LOMBA TPQ UKKI UNSOED

- 1 komentar

Aufa, Kiki dan Naila begitu terlihat semangat mengikuti latihan. Agil dan kakaknya pun tak mau kalah, padahal mereka sedari tadi menahan lapar karena belum sarapan. Mereka semua tetap bersemangat melanjutkan latihan, uji coba untuk perlombaan. Melihat kekompakkan mereka, kami kira sudah cukup untuk mengakhiri latihan kali ini. Kurang lebih dua jam kami memberikan arahan dan bimbingan. Tinggal membimbing adiknya Aufa –Adzkia- dalam persiapan lomba hafidzul Qur’an.

Malam hari tiba. Tiba-tiba ustadz Mahyuddin memanggil, “Mas tolong si Kia (begitu panggilannya) untuk murojaah bersama antum, kalau dengan saya dia banyak alasan (alias sungkan).”   Padahal waktu itu saya juga ingin setoran pada beliau, tapi yaaa tidak apa-apa demi kebaikan TPQ. Akhirnya saya pun tidak jadi setoran. *Kenapa jadi curhat? Hehee.

Berdua dengan kia anak umur 6 tahun, dari selpas Isya sampai jam Sembilan kami berdua bersama memurojaah juz ama.

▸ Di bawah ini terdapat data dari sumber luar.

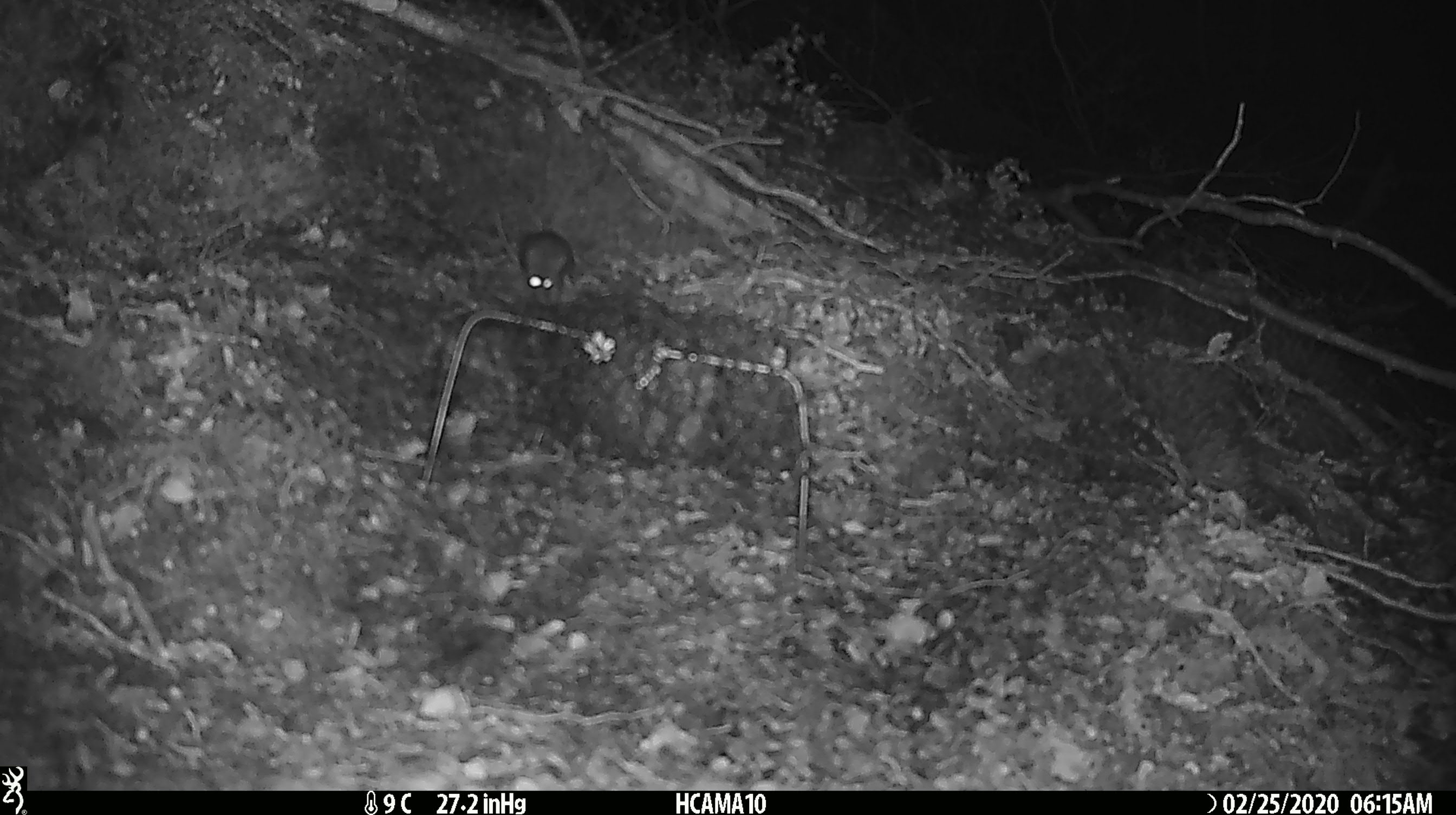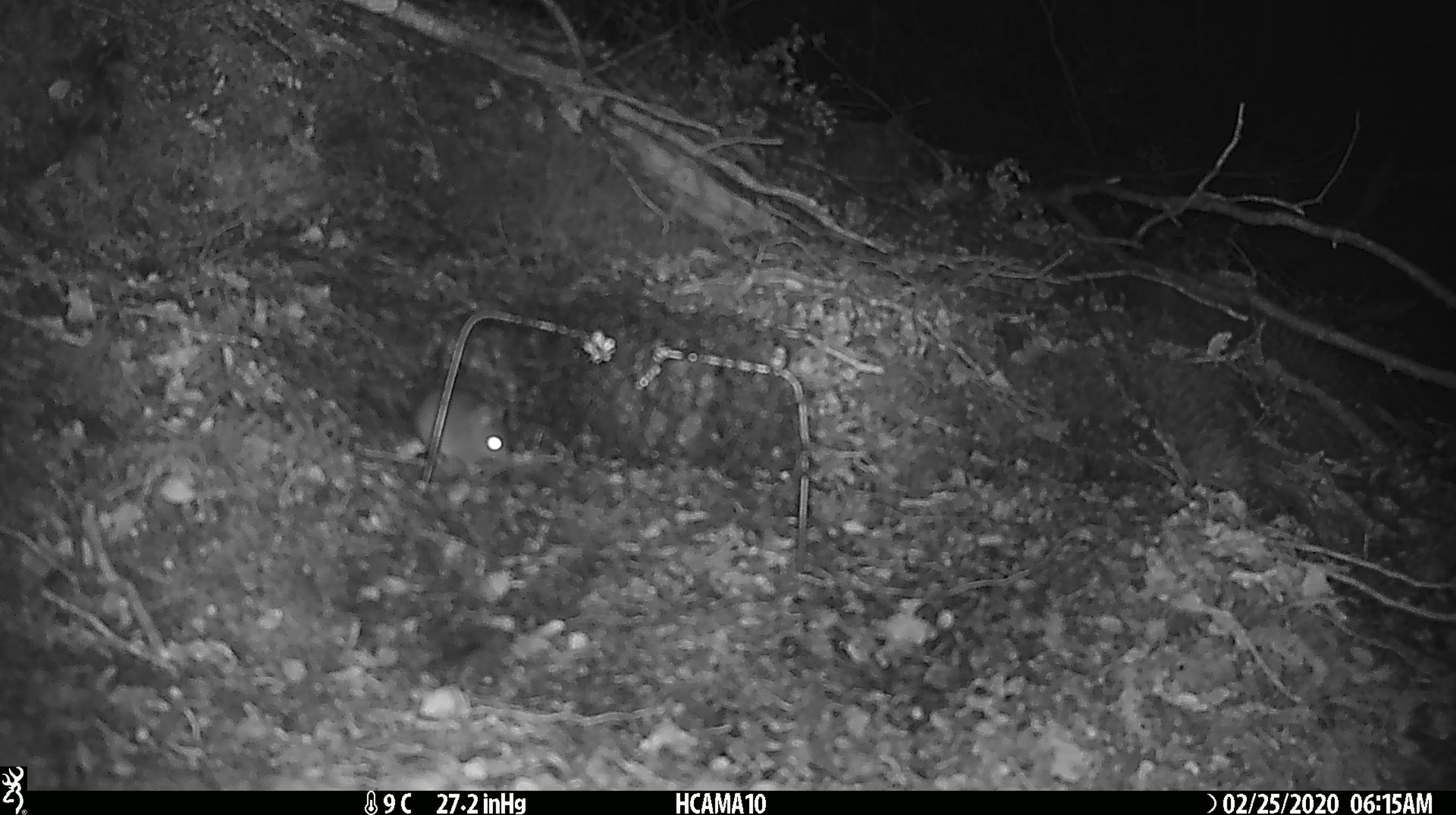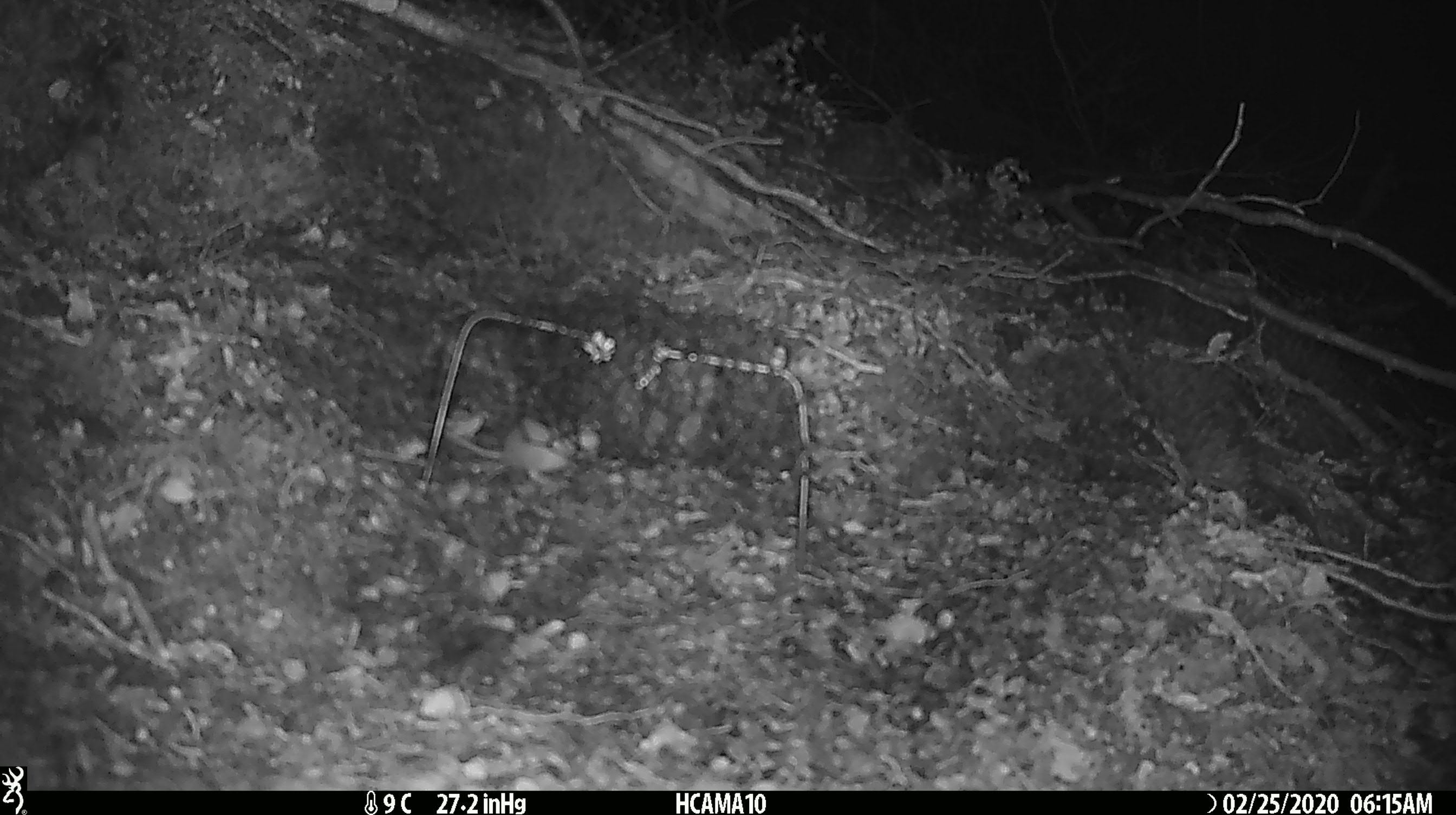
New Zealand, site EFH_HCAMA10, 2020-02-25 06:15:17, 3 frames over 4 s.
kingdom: Animalia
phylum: Chordata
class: Mammalia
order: Rodentia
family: Muridae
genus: Mus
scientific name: Mus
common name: mouse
Mouse (Mus).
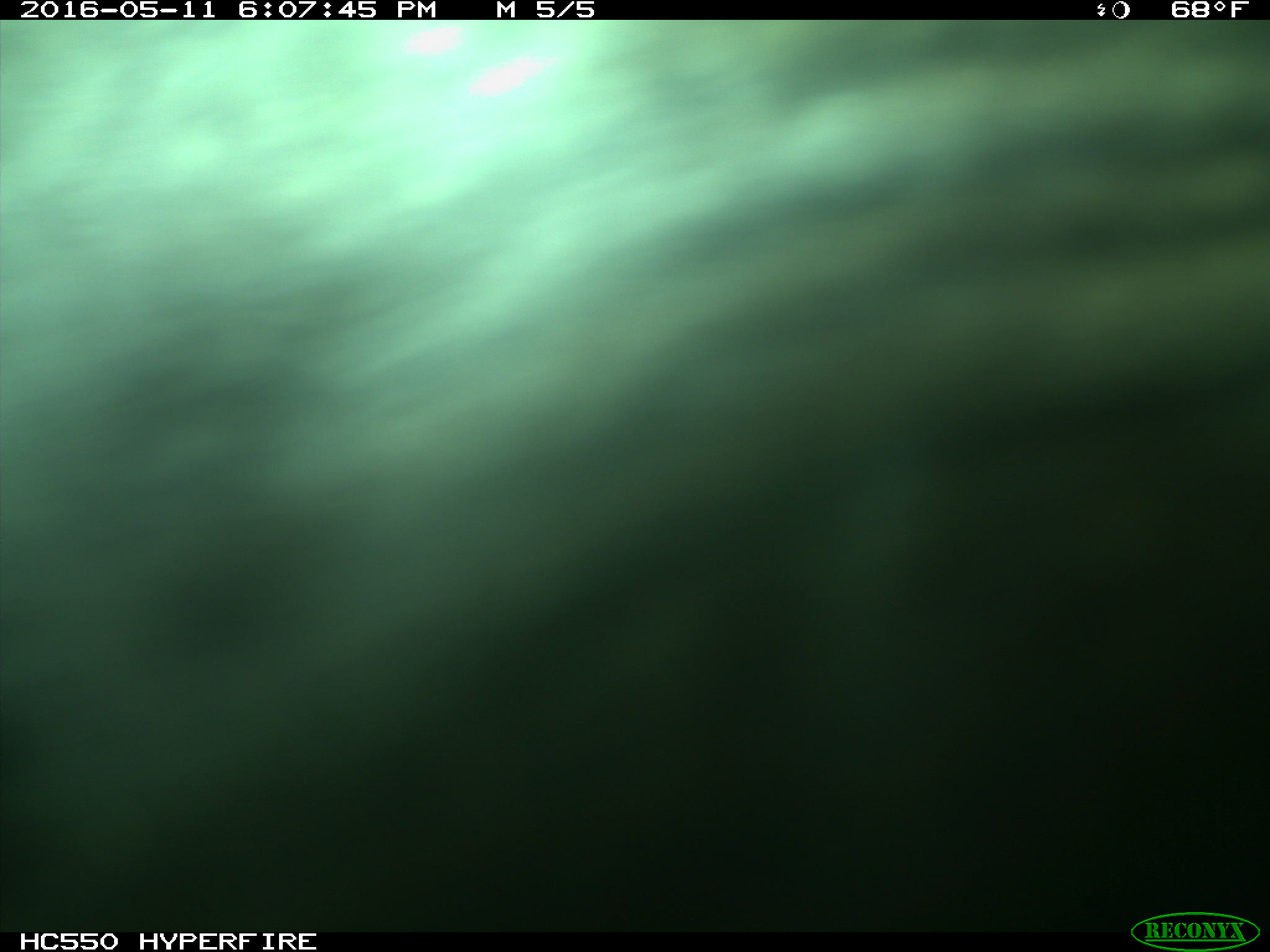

Asyik juga sih. seandainya saja kelak anak saya mau bareng murojaah, wahh alangkah bahagianya saya menjadi Abi. *Wadduh ini ceritanya kemana, toh? Baiklah kita lanjutkan. Peace. Hee.

Keesokkan harinya tiba. Sebelum berangkat menuju tempat perlombaan, ada beberapa arahan dari kami untuk tetap semangat, menang ataupun kalah. Dan Adzkia, melanjutkan persiapannya, masih bersama saya, hehee. Apa karena saya dianggap kakaknya yah? Wellehh, sopo toh koe wani-wani ngomong kekkue (translate: siapa sii kamu, berani-berani bicara seperti itu)? *kalii ajah.

Dirasa sudah siap semua. Kami berangkat.

Kia menuju ruang perlombaan hafidzul qur’an. Awalnya tidak mau tampil. Alasannya sepele, ya maklum anak kecil. Malu katanya. Tapi dengan bujuk rayu dari perangkai kata, saya dan Fahri maksudnya. “Kia kan udah latihan, tuh liat yang lain saja berani. Kia pasti juga bisa kok. Semangat 45. Hehee.” Dan akhirnya Kia tampil juga. Alhamdulillah. Huhhh gemes.  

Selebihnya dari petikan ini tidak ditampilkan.